## THINGS TO DO
1. According to the stri_split_boundaries page, what break iterator is used when opts_brkiter is NULL?
2. From the stri_split_boundaries page, retype the text between "If simplify=FALSE (the" and "over str and n.", inclusive.
3. Condense the paragraph of the stri_split_boundaries page that begins "Otherwise, stri_list2matrix with byrow=TRUE" into a short bulleted list that keeps its main facts.
-- BEGIN PASSAGE SHOWN --
Split a String at Text Boundaries

This function locates text boundaries (like character, word, line, or sentence boundaries) and splits strings at the indicated positions.

Usage

stri_split_boundaries(
  str,
  n = -1L,
  tokens_only = FALSE,
  simplify = FALSE,
  ...,
  opts_brkiter = NULL
)

Arguments

str: character vector or an object coercible to
n: integer vector, maximal number of strings to return
tokens_only: single logical value; may affect the result if n is positive, see Details
simplify: single logical value; if TRUE or NA, then a character matrix is returned; otherwise (the default), a list of character vectors is given, see Value
...: additional settings for opts_brkiter
opts_brkiter: a named list with ICU BreakIterator's settings, see stri_opts_brkiter; NULL for the default break iterator, i.e., line_break

Value

If simplify=FALSE (the default), then the functions return a list of character vectors.

Otherwise, stri_list2matrix with byrow=TRUE and n_min=n arguments is called on the resulting object. In such a case, a character matrix with length(str) rows is returned. Note that stri_list2matrix's fill argument is set to an empty string and NA, for simplify equal to TRUE and NA, respectively.

Details

Vectorized over str and n.

If n is negative (the default), then all text pieces are extracted.
-- END PASSAGE SHOWN --
-- BEGIN DATASET --
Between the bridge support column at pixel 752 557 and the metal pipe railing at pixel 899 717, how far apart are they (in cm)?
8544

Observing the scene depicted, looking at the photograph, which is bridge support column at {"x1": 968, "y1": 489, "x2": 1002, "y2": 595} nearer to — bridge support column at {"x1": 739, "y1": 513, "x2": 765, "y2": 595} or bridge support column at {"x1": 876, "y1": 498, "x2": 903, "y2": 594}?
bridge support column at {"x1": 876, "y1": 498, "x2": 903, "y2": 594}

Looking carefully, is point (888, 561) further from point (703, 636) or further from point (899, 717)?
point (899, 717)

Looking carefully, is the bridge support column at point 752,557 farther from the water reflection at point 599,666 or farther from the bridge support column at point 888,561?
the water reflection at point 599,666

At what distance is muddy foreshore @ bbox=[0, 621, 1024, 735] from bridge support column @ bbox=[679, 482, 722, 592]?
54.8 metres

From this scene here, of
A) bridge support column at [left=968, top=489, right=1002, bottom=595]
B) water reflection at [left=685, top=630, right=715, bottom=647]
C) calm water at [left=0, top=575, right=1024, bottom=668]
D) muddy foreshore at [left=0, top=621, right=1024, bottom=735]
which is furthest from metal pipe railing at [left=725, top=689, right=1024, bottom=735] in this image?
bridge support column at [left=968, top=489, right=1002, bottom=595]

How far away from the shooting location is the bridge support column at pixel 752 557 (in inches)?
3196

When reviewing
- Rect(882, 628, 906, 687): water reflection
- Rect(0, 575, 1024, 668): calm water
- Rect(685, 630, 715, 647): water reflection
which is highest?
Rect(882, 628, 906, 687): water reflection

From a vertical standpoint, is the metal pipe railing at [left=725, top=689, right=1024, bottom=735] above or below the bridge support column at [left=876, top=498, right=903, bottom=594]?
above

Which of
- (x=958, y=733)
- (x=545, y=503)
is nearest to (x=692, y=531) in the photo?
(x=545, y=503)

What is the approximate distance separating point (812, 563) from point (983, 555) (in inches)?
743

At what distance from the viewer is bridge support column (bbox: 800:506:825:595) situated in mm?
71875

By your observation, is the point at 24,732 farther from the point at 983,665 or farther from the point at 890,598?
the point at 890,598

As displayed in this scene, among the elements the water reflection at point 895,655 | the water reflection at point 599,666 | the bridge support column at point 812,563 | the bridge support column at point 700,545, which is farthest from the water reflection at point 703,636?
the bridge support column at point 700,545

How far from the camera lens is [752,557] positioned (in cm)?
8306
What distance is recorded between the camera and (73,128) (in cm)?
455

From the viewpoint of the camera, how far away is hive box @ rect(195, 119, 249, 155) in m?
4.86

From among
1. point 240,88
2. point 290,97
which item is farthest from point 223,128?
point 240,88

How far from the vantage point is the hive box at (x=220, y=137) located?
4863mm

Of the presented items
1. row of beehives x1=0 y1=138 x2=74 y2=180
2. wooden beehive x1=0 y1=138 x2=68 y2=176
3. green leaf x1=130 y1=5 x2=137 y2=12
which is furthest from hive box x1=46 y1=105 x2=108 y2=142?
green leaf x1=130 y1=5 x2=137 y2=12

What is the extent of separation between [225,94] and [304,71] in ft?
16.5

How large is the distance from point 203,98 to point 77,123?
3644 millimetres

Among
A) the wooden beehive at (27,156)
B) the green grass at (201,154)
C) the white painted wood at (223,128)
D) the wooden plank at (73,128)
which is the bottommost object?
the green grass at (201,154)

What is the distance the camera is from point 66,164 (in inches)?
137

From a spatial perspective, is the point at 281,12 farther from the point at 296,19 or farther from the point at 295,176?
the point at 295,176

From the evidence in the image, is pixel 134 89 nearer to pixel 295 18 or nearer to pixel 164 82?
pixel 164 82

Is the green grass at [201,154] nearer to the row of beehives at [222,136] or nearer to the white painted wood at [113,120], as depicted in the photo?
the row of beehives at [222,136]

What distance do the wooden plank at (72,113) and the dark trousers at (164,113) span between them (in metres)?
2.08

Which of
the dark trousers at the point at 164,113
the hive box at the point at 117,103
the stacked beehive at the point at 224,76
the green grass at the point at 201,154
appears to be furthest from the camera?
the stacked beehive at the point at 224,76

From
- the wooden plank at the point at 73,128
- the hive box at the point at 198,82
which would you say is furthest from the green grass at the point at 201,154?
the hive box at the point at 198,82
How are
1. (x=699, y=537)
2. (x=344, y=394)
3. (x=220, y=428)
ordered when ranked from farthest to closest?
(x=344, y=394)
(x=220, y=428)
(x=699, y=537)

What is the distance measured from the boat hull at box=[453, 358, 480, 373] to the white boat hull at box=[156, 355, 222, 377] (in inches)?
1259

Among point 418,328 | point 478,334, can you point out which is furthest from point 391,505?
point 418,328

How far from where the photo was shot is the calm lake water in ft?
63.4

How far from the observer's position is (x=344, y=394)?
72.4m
-- END DATASET --
## TASK-BY-TASK SOLUTIONS
1. The default break iterator, line_break.

2.
If simplify=FALSE (the default), then the functions return a list of character vectors.

Otherwise, stri_list2matrix with byrow=TRUE and n_min=n arguments is called on the resulting object. In such a case, a character matrix with length(str) rows is returned. Note that stri_list2matrix's fill argument is set to an empty string and NA, for simplify equal to TRUE and NA, respectively.

Details

Vectorized over str and n.

3.
- Applies when simplify is not FALSE.
- stri_list2matrix is called on the result with byrow=TRUE and n_min=n.
- A character matrix with length(str) rows is returned.
- The fill argument is an empty string when simplify is TRUE and NA when simplify is NA.